Elad Gil on investing in AI
“I’ve talked to a lot of the main researchers in the field. The way I think about it is almost like LLM steps. And when you had GPT-3.5, and you went to 4, suddenly legal opened up as a vertical. I backed a company called Harvey, and they showed me side-by-side 2.5 versus 4, 3.5 doesn’t work. It just doesn’t work. You had a model update, suddenly you could do legal. What’s the next step? You have these steps, and so it’s this ladder that you’re climbing. And eventually, you’re going to get to a point where it can do all of human services. And I don’t know if that’s GPT-7 equivalent, or 8, or 6, or 10, or whatever, but we’re going to get there. So you really don’t think of it in terms of man-machine symbiosis stuff. Like stuff we’re building now to do these services and win. Will those companies still be valuable in five years, because they can replace it with AI as it goes along? Or is it going to be something new? It’s going to be OpenAI itself that just owns all of those things that I was talking about. You know, it’s interesting. When I diligence Harvey, I called a bunch of big law firms. And I asked them, how do you think about this? And law firms, traditionally, are some of the worst software buyers in the world, right? They don’t really innovate. They’re locked down because of security, and privacy, and other very legitimate reasons. But they tend to be very bad buyers. But they were adopting Harvey really quickly. And so I asked them, how do you view the future of AI? What do you think is going to happen? And I was surprised by how thoughtful and forward-thinking they were on this, where they said, look, we think the nature of a law firm will change.

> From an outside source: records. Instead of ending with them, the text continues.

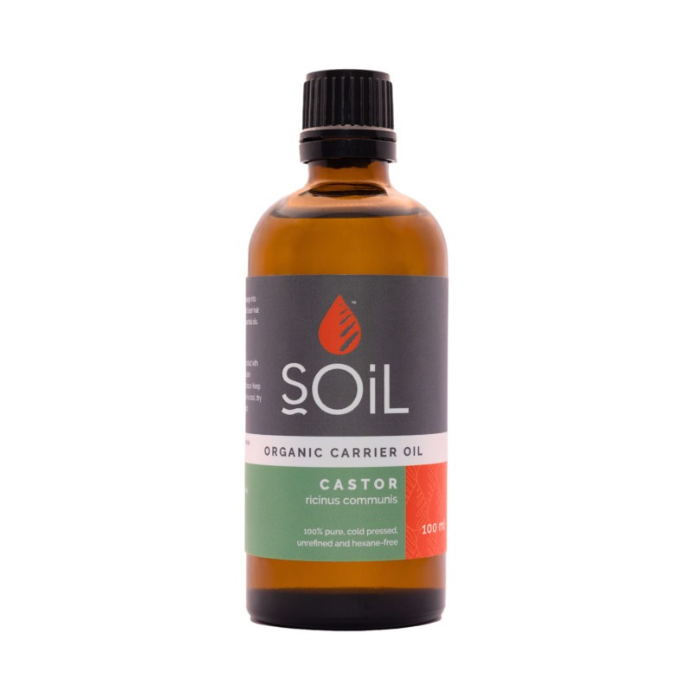 "SOiL Castor Organic Carrier Oil 100ml, 100% pure, cold-pressed Ricinus communis oil, unrefined and hexane-free, for skin and hair care."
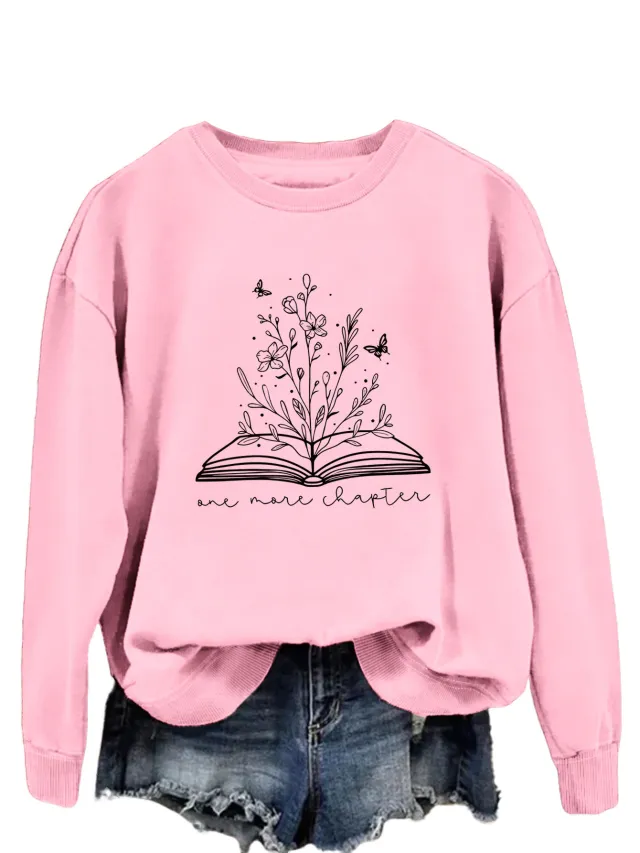 Round Neck Simple Women's Long Sleeve Letter Loose Sweatshirt 8 Colors L - Shop at LoveMi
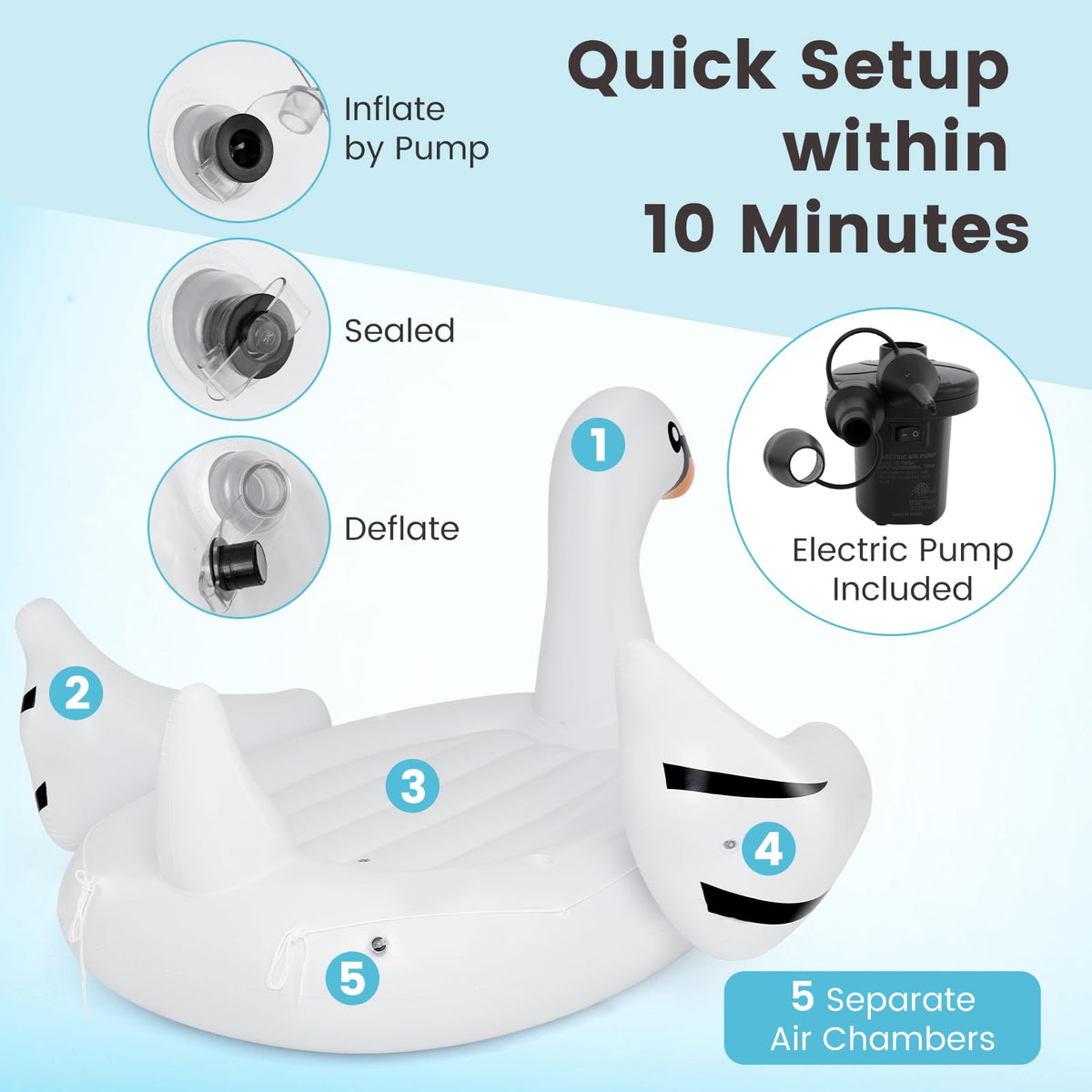 Giant Inflatable Swan Pool Float with 4 Cup Holders J1348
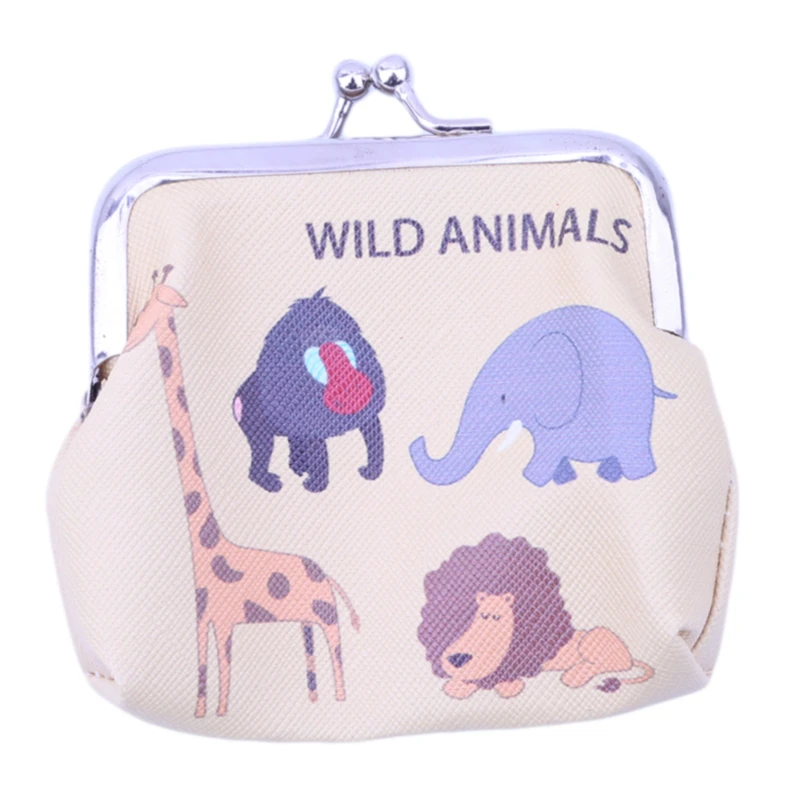 

Cartoon Animal Leather Coin Purses Women Hasp Small Wallets Kids Girls Boys Cute Elephant Retro Mini Change Purse Lady Pocket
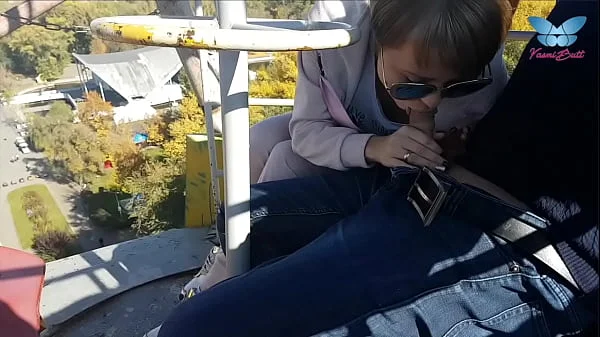 Public blowjob on the ferris wheel from shameless whore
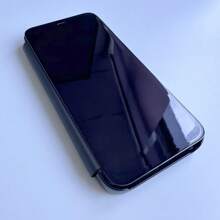 360 Full Body Flip Clear View Mirror Case Compatible With Iphone 15 Pro Max 11 12 13 Mini 14 Pro Max Stand Phone Covers(Plastic PC Front + Man-Made Leather Back) - Black - View 28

Because right now, we hire, I’m making it up, 50 associates every year. And five of them will make it to partner. But we now think that, in a couple of years, we can just hire five associates to begin with. But then who becomes our partners? What do they learn along the way? How do we teach them? How do we screen them? How do we have a portfolio of people so that some work out and some don’t? And so they’re thinking about the legacy of their law firms. And they’re like, we don’t know how to think about this future world. But it also means maybe you have one senior partner, and two associates, and 30 bots. And so the whole thing kind of shifts.”
– Elad Gil during his appearance on Joe Lonsdale’s podcast (Episode: Secrets of Investing Early).